Classification of pharmacological agents
Chemotherapeutic agents can be classified according to many factors, including the specific phase of toxicity or the mechanism of action (34).
Specific phase of toxicity
Phase-specific chemotherapy. Methotrexate inhibits DNA synthesis; alkaloids inhibit the M phase of the cycle.
Cell cycle-specific chemotherapy. In cells that divide actively there is a dose-related plateau due to loss of sensitivity, which is offset with increased exposure time.
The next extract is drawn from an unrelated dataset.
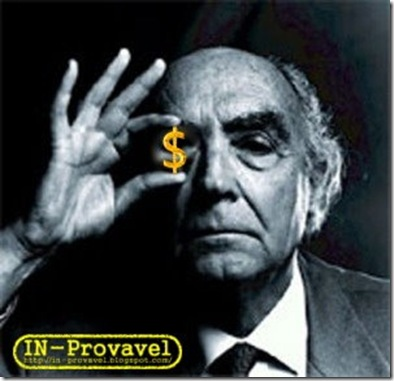 saramago in-provavel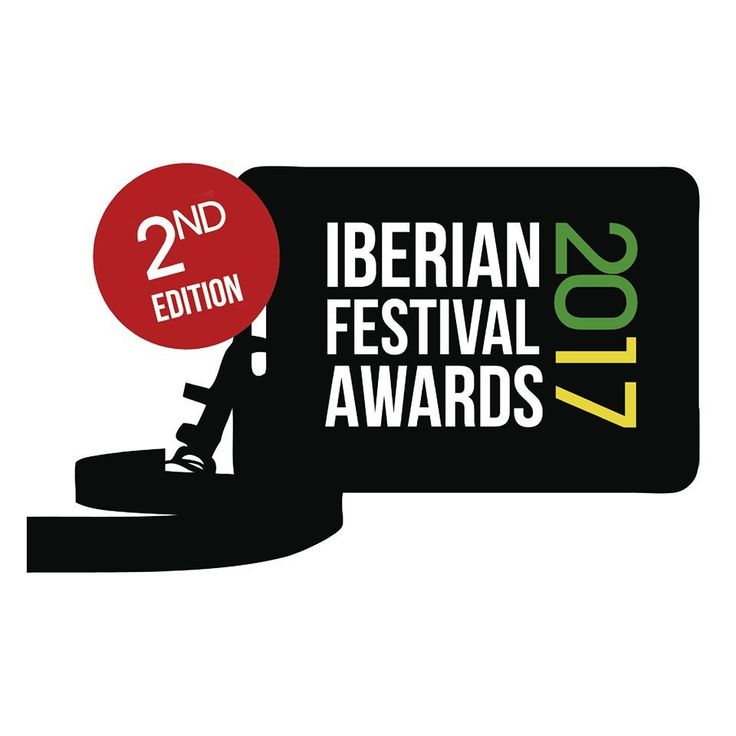 Two Portuguese festivals awarded on the 2nd edition of Iberian Festival Award | 16/03/2017 Best Cultural Program to FMM Sines and Best Medium-Sized Festival powered by Ron Negrita to Festival Med #Portugal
Non-specific chemotherapy. Alkylating agents with the same independent effect on the cell cycle.
Specific mechanisms
Alkylating agents. They add an alkyl group, interfering mainly in DNA replication (cyclophosphamide among others).
Heavy metals. Platinum-based agents: carboplatin, cisplatin and oxaplatin bond mainly to DNA.
Antimetabolites. They simulate the structure of natural substances like vitamins, nucleosides or amino acids. They act during the S phase. Folic acid antagonists: methotrexate. Pyrimidine analogs inhibit synthesis of nucleic acids. e.g., fluorouracil. Purine analogs inhibit synthesis of nucleic acids. e.g., 6-mercaptopurine.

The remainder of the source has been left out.